Return all entries precisely as they stand, without the images.

--- Supplied material ---

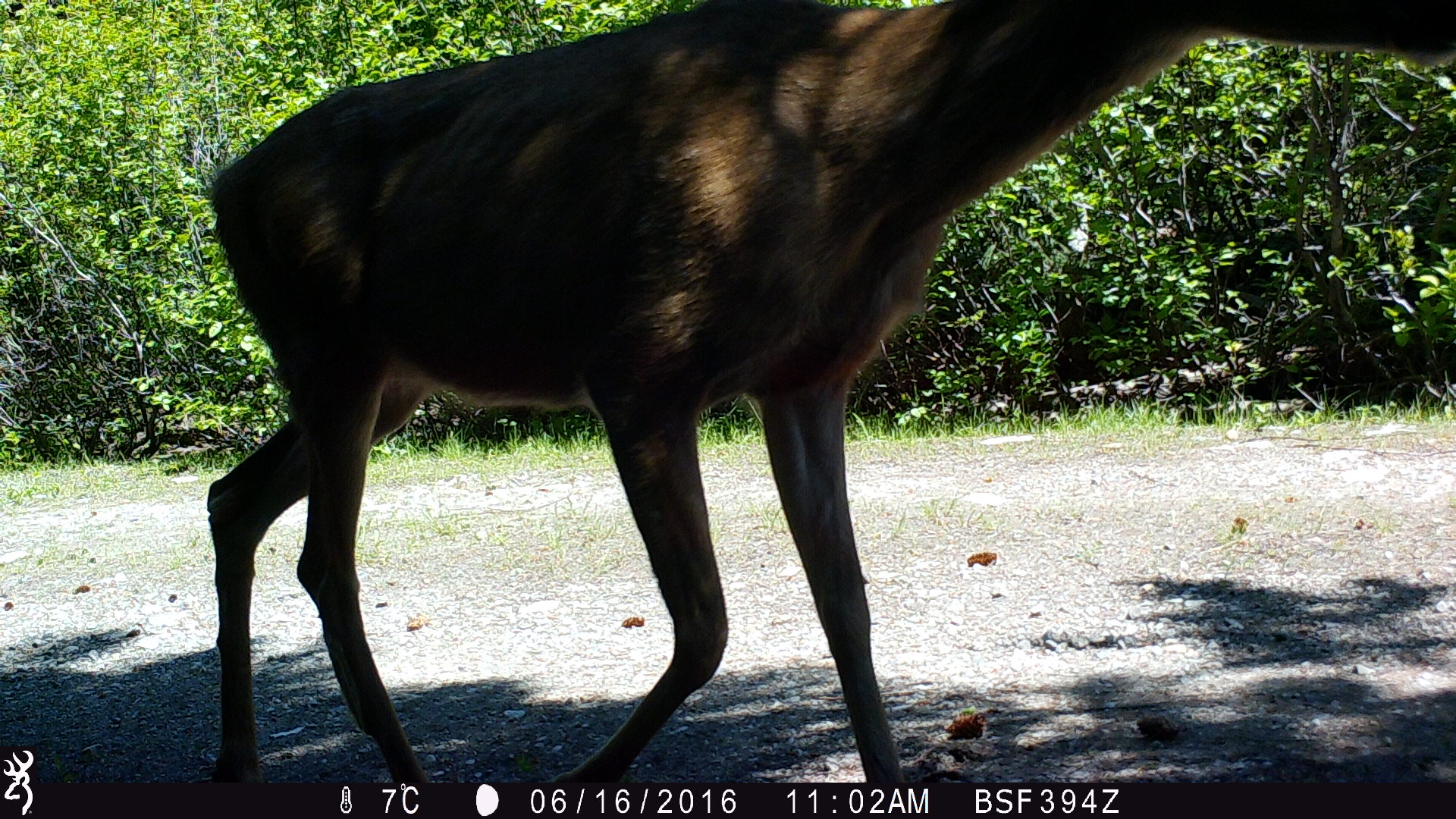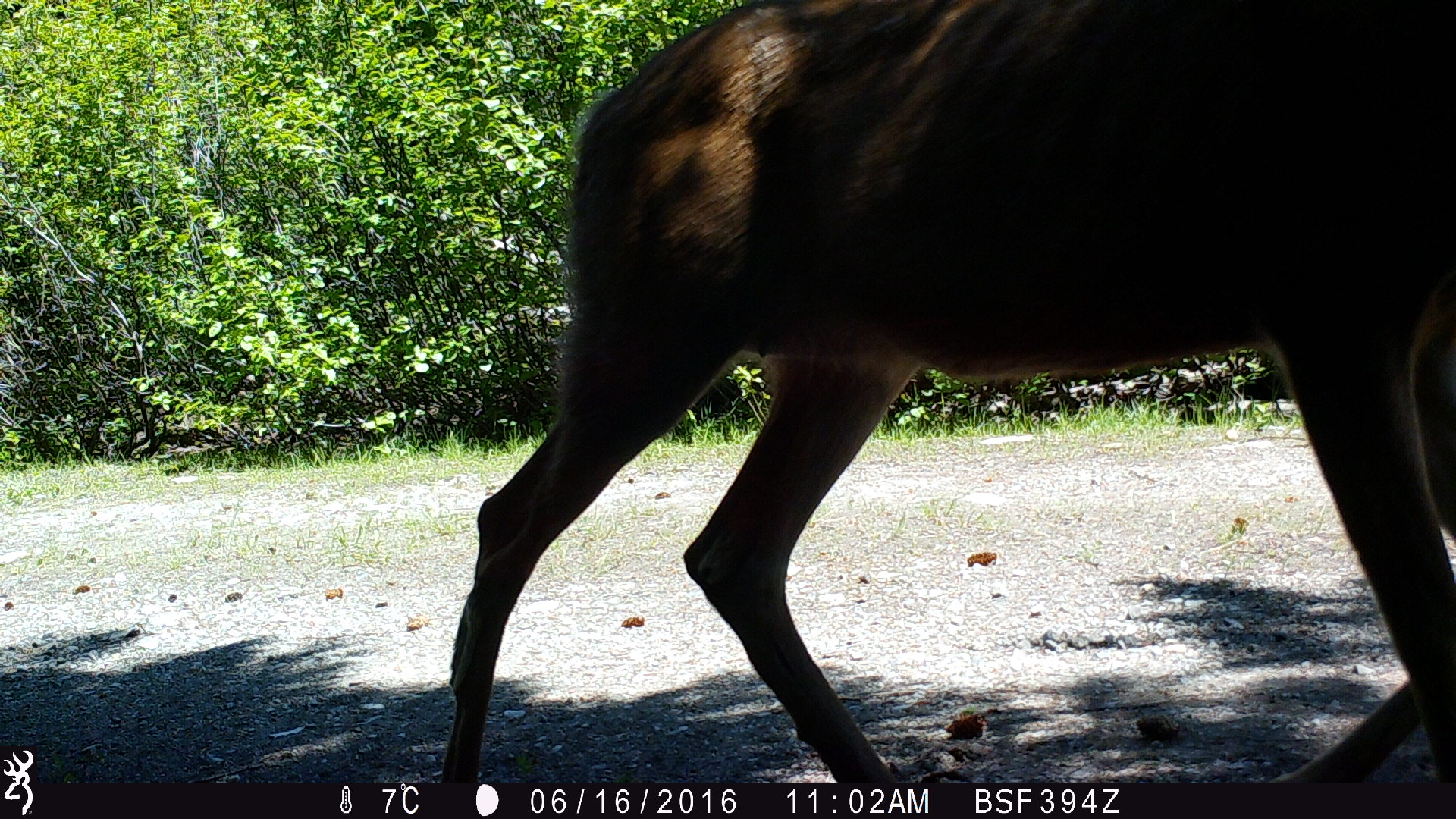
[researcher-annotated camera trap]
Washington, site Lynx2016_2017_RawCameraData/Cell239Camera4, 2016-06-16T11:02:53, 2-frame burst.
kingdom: Animalia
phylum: Chordata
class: Mammalia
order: Artiodactyla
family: Cervidae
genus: Odocoileus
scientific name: Odocoileus hemionus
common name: mule deer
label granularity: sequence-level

---

--- Response below ---
[researcher-annotated camera trap]
Washington, site Lynx2016_2017_RawCameraData/Cell239Camera4, 2016-06-16T11:02:53, 2-frame burst.
kingdom: Animalia
phylum: Chordata
class: Mammalia
order: Artiodactyla
family: Cervidae
genus: Odocoileus
scientific name: Odocoileus hemionus
common name: mule deer
label granularity: sequence-level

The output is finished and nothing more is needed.